Part of our job as people who comment on elections is to discuss ad nauseam what sort of impact events will have on the political landscape right now. I mean, it makes sense; as human beings, we live in the moment and are constantly searching for ways to achieve better understanding of the world around us as it exists right now; the world as it might exist 6 months from now is of necessity a less certain thing and we’ve learned to take predictions about it with a grain of salt.
In that sense, I think the CNN poll is basically right that Hillary has won the battle of the “right now” moment of how the respective candidates’ speeches were received. Of course, one problem (for Hillary) is that no one is voting right now, and no voting will occur at all for over three months. The relevant question, then, is which candidate’s speech will generate a better long-term impression that has at least some chance to last until November.

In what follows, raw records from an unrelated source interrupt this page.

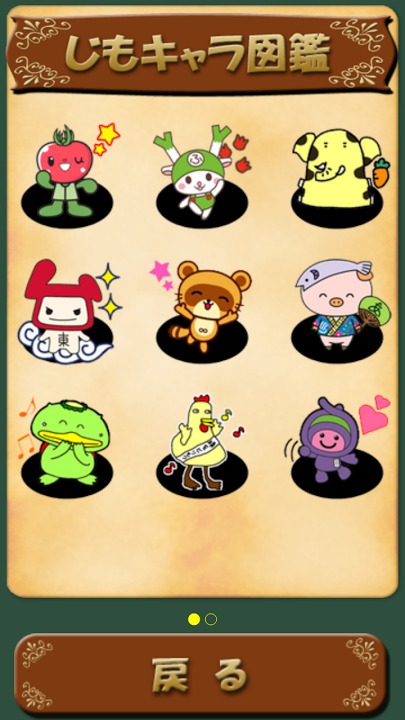 じもキャラタッチのスクリーンショット_5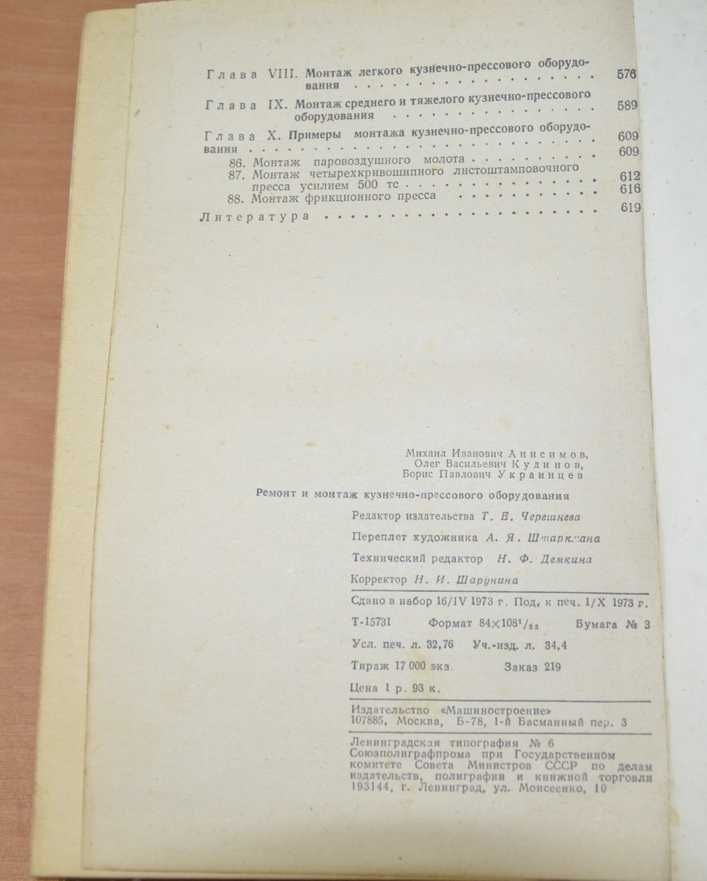 Анисимов М.И. и др. Ремонт и монтаж кузнечно-прессового оборудования.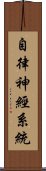 自律神經系統 Scroll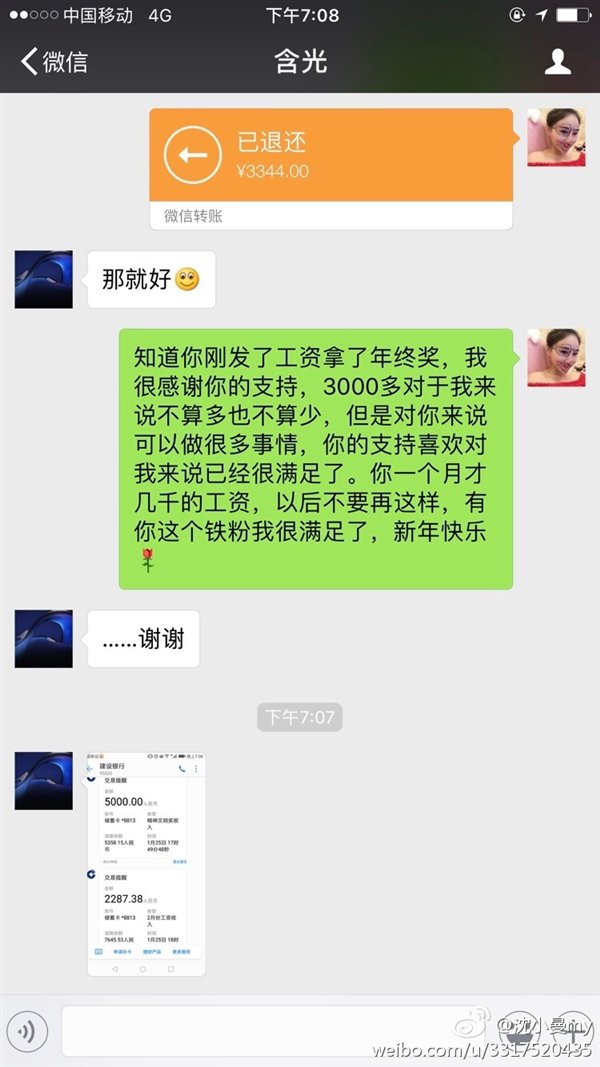 女主播最新打赏消息，行业变迁与粉丝经济的新动态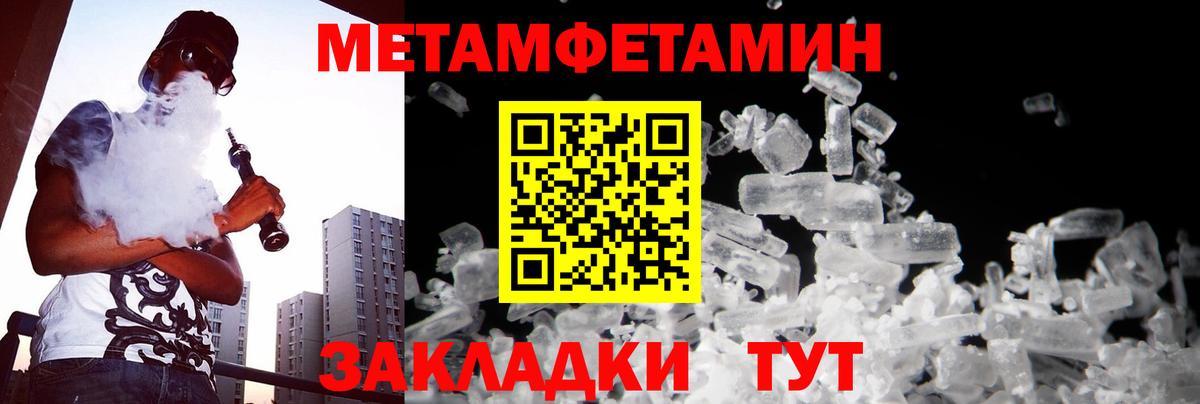МЕТАМФЕТАМИН Methamphetamine Медногорск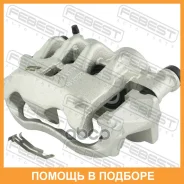 ������� ��������� �������� ������ (�� ������) Febest / 2577Boxfr 2577BOXFR ����
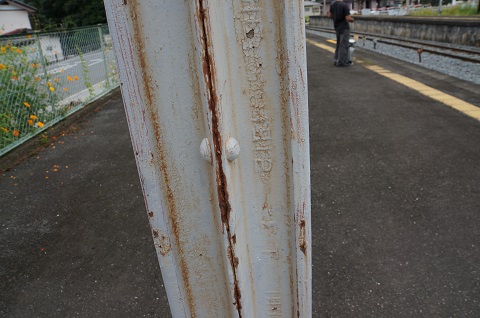 DSC00881.JPG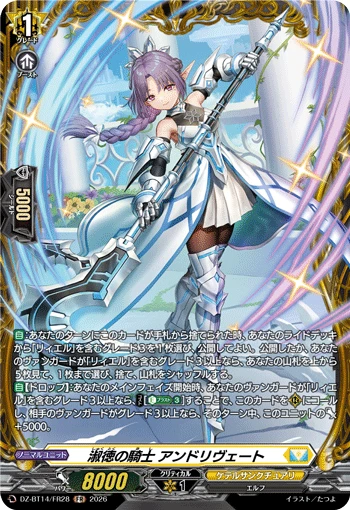 Knight of Graceful Virtue, Andrivet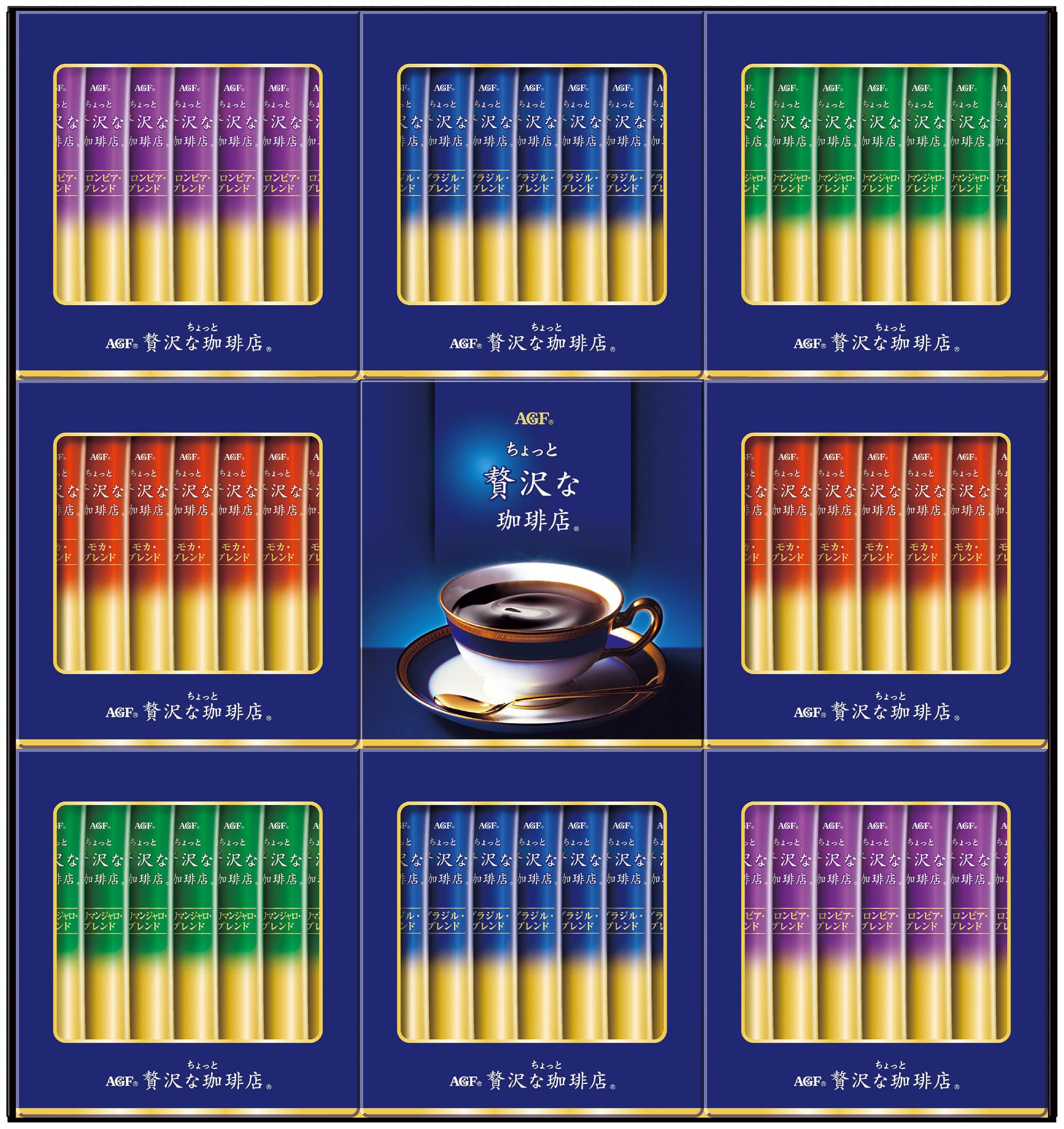 A560 ちょっと贅沢な珈琲店スティック ブラックギフト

On the merits, I don’t think either speech was especially memorable in the long term, and neither had a memorable line that is likely to have a shelf life of even three months – although “A man you can bait with a tweet is not a man you can trust with nuclear codes” was probably the closest either of them came to one. Thus, come November, voters will probably be left with vague emotional impressions that were created by the events.
I think that is ultimately bad news for Trump, even though I think he has currently taken the emotional temperature of the nation better than the Democrats in general did during the convention. However, just because Trump is right that the country is angry and dissatisfied does not mean, in the long term, that an angry, dissatisfied speech will leave a better long-term emotional resonance in the mind of voters. And I think Hillary Clinton made a smart choice to eschew the panglossian rhetoric of the other Democrats and squarely acknowledge the mood of the country, while still sounding an optimistic note: “We are clear eyed about the challenges that face this country, but we are not afraid.”
I suspect, in the long run, that as the country gains distance from Hillary Clinton’s actual delivery of her speech (which was, stylistically, barely scraping “okay”) the gulf between perceptions of Clinton’s speech and Trump’s will only widen. But then, I’ve bet optimistically on the American public repeatedly throughout this election and I’m about to go broke as a result.